───── Supplied text ─────

The slow process of progress

Progress is steady. Progress is slow, but deliberate. That's just how this progress is. It would be nice if progress just happened, immediately - poof - Cancer's gone! It doesn't. Thursday I had an MRI. My Oncologist called later that day to say it all looked good. That way I could avoid a weekend full of worry while waiting for our Monday meeting. Monday I could actually see the image. I could see the slow progress the shrinking tumor encapsulated. 

That's right. There is still tumor in my head. Surgery removed most, and all the surgeons felt comfortable removing. Then an informed group met to discuss a joint recommendation for proceeding. They determined and recommended that cutting out what remained posed too great a threat at that time. They therefore recommended attempting to treat with a host of other tactics - chemo pills, radiation, and a clinical trial drug - before proceeding with more surgery that could potentially devastate. And that's the path I chose.

So I took to an array of other treatments with bi-monthly MRIs to monitor the progress. First large reductions in size, then a reduction of image boldness, and now another smaller reduction. All continuing down a path of less tumor.

Progress.jpg

It's now been 8 1/2 months or so since my recent surgery. Most days I take 12 pills. Five days in a row a month I take an extra four to five a day. This May I will again have to determine how to proceed with treatment after assessing my situation. 12 months of treatment seems like a long time. It would be nice if my tumor could just be dealt with in the blink of an eye, in a split second. But it can't. It actually takes quite awhile. It's a slow and deliberate process. But so far it's one that steadily achieves progress.

Pale blue dot!

Last Thursday I underwent another MRI. My Dr. called later that day to give me the verbal thumbs up. Just a little indication so that I wouldn't need to wait for entire weekend before definitive information from him at my appointment on Monday.

It's a long story as to why, but basically due to newer policies in the imaging department and my own unique specificities, I can only have MRIs with an anesthesiologist present to observe, ready to swoop into action if necessary. Those MRIs only happen on Thursdays. Since my Dr. doesn't have appointments on Thursdays or Fridays I have to wait until Monday to have the image and his assessment combo.

It's easy to lose track of amidst the minutiae of things, but it's kind of incredible that a big, loud, weird machine can capture images of my brain. (!)(?) Then a doctor can use those images to assess and diagnose a patient! My surgeon could use those images as a road map for surgery! Surgery in my head! Someone knows how to do that! I keep using exclamation marks because I really think it's worthy of exclaim.

───── Provided information ─────

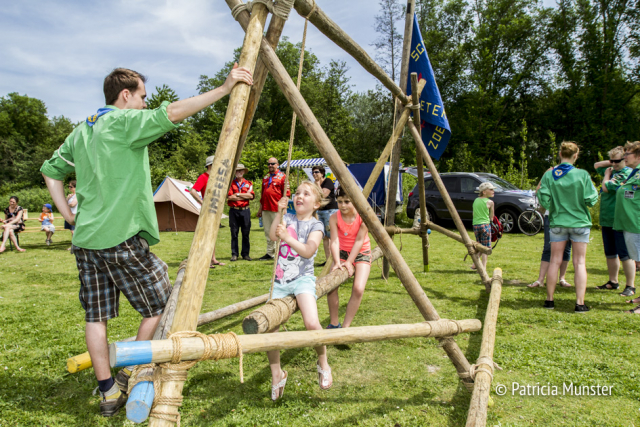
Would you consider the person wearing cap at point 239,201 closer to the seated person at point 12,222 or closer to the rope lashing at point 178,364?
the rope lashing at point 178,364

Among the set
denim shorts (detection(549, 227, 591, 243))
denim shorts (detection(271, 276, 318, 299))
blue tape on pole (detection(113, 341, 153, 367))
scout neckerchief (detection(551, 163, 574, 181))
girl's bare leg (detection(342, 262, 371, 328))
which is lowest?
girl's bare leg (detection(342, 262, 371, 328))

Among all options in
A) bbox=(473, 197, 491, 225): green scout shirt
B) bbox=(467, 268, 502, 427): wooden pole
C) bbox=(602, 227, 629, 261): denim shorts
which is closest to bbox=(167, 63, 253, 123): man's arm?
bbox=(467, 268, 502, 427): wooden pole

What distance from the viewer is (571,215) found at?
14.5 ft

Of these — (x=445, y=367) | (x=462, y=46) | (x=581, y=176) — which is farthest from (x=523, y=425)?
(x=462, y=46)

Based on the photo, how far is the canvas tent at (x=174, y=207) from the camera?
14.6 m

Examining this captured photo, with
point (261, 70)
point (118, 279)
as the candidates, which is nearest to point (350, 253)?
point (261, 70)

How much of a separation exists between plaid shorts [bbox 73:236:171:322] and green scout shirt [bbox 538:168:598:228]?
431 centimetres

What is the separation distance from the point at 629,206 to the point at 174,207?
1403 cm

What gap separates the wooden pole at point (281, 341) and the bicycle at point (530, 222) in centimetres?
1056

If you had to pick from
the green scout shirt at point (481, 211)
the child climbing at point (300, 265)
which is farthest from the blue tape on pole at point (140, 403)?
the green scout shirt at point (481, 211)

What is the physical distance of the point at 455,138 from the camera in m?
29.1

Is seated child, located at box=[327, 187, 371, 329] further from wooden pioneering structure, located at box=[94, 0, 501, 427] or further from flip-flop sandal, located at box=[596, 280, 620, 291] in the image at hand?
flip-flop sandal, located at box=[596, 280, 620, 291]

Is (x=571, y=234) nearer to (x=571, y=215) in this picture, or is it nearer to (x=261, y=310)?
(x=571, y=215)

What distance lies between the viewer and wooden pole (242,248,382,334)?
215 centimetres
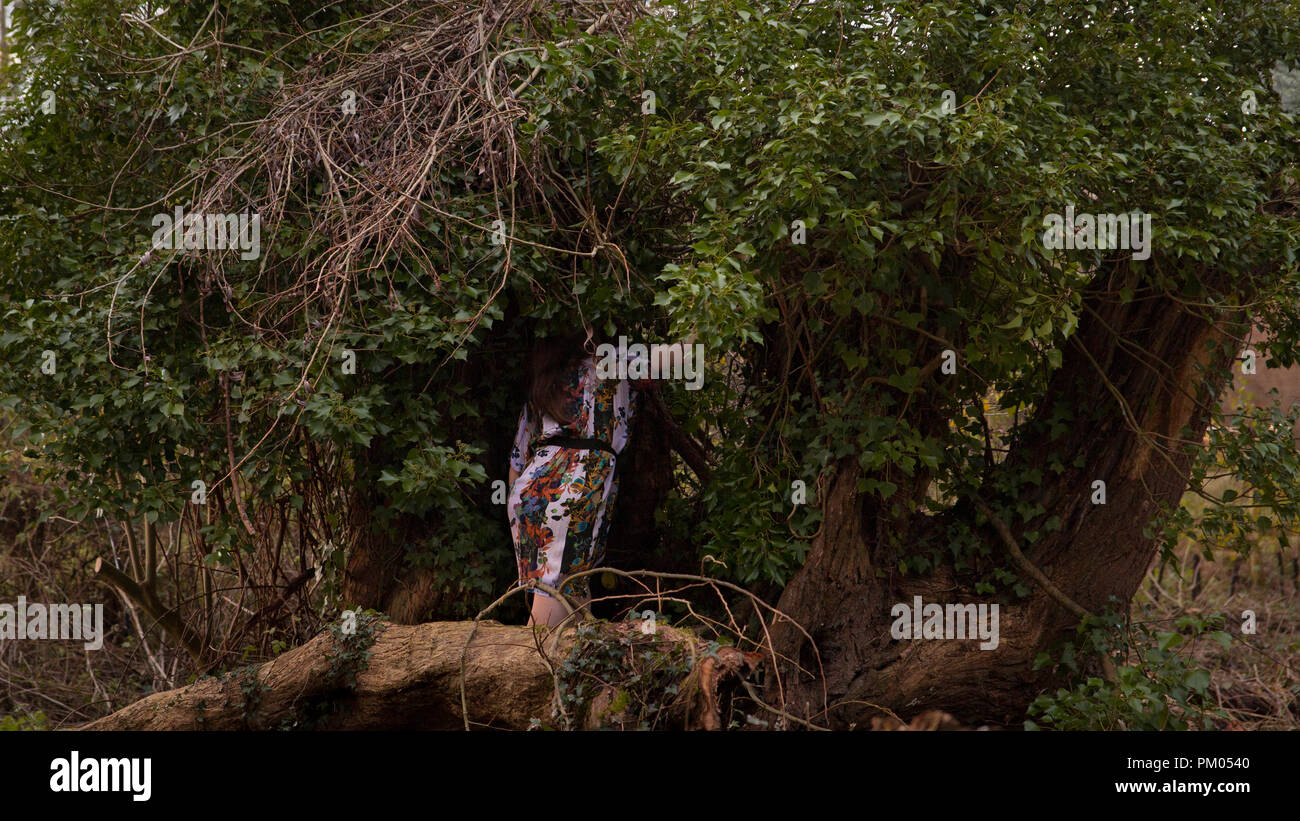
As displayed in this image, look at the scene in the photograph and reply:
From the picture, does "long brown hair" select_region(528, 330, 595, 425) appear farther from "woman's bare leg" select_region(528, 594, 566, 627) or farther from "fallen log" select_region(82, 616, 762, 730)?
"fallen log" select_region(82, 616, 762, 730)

─────

* [What to do]:
[1] List every treatment tactic that the tumor progress post says was recommended before more surgery.
[2] Answer these questions using the tumor progress post.
(a) How many pills does the writer take on most days?
(b) In what month will the writer again have to decide how to proceed with treatment?
(c) Who must be present whenever the writer has an MRI?

* [Activity answers]:
[1]
Chemo pills
Radiation
A clinical trial drug

[2]
(a) 12
(b) May
(c) An anesthesiologist